Personally, I'd say 60 pounds is 60 pounds    But the waistbelt and straps I've got on my 64 make it a bit more bearable than what is on my 82.

Although I must admit the design of the 82 does come in handy sometimes.


----------



## Journeyman (30 Jul 2007)

Funny, there's no discusion amongst those who've carried both rucks with a combat load

....only NDHQ types, and those who've only had to drag it off of the ML for a gruelling weekend, prefer the 82 to the 64


----------



## medaid (30 Jul 2007)

hey JM... Not fair  I'm not an NDHQ type, nor do I drag my ruck off of an ML... and I love my 64... with a passion...


----------



## Journeyman (30 Jul 2007)

MedTech said:
			
		

> *hey JM... Not fair  I'm not an NDHQ type, nor do I drag my ruck off of an ML... and I love my 64... with a passion... *


My point exactly; thanks  ;D  
Only the procurement types, and those who never actually have to hump a ruck*, prefer the 82.


* if you think sexual thoughts when you see the expression "humping a ruck," you have no dog in this fight. Please feel free to STFU


----------



## armyvern (30 Jul 2007)

Journeyman said:
			
		

> My point exactly; thanks  ;D
> *Only the procurement types, * and those who never actually have to hump a ruck*, prefer the 82.

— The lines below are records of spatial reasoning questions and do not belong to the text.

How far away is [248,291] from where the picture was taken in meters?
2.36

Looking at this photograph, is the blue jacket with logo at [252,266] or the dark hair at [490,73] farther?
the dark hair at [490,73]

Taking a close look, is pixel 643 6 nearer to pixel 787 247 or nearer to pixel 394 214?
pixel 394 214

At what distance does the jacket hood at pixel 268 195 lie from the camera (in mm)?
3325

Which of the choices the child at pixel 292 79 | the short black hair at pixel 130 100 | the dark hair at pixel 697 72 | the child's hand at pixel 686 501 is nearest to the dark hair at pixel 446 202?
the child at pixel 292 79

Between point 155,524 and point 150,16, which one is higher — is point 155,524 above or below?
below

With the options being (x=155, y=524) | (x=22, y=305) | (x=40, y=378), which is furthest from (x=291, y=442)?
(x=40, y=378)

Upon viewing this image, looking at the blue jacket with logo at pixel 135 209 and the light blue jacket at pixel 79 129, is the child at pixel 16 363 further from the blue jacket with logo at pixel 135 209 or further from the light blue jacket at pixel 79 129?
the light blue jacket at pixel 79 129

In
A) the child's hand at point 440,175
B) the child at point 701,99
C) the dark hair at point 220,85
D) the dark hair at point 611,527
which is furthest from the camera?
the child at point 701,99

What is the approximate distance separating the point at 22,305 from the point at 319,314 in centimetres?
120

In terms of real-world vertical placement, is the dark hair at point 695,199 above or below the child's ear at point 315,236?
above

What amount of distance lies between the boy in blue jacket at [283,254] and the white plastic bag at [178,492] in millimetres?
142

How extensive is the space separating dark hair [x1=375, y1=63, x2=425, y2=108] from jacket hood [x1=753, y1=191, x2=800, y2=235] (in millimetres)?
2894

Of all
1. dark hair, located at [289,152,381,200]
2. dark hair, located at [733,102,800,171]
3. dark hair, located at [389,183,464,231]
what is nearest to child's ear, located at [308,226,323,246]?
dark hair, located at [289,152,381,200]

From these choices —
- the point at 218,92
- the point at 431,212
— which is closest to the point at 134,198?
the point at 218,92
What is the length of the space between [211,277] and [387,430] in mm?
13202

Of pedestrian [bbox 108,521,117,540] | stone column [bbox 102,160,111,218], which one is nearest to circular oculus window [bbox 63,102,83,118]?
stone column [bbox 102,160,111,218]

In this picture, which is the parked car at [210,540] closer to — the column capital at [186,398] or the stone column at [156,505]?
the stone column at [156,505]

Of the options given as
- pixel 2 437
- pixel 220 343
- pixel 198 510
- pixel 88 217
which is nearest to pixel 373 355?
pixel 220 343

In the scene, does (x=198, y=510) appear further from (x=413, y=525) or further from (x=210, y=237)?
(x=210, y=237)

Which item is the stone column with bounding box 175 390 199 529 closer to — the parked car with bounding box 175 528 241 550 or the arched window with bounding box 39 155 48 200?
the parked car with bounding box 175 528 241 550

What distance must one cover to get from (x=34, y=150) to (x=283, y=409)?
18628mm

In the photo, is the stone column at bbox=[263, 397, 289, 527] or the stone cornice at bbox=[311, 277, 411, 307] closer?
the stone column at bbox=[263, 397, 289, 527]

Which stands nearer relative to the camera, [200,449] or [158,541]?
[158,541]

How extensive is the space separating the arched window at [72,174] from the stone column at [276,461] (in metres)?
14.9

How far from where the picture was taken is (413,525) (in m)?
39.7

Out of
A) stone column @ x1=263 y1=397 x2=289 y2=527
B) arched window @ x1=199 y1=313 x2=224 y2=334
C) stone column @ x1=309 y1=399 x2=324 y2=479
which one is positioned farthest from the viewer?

Ahem, I too love my 64. Take that back.


----------



## Journeyman (30 Jul 2007)

ArmyVern said:
			
		

> Ahem, I too love my 64. Take that back.


PM, questioning "humping", inbound   >
 ;D


----------



## medaid (30 Jul 2007)

LOL both JM and I love you too Vern, and I'm sure he will take it back after you smack him.  ;D


----------



## armyvern (30 Jul 2007)

MedTech said:
			
		

> LOL both JM and I love you too Vern, and I'm sure he will take it back after you smack him.  ;D



I do have a wicked right hook.  8)


----------



## Greymatters (30 Jul 2007)

Journeyman said:
			
		

> Funny, there's no discusion amongst those who've carried both rucks with a combat load ....only NDHQ types, and those who've only had to drag it off of the ML for a gruelling weekend, prefer the 82 to the 64.



Hands up those who have used both, with a full combat load...plus mortars?   

Prefer the old 64 myself, but putting the 82 pads onto the 64 was a bonus.


----------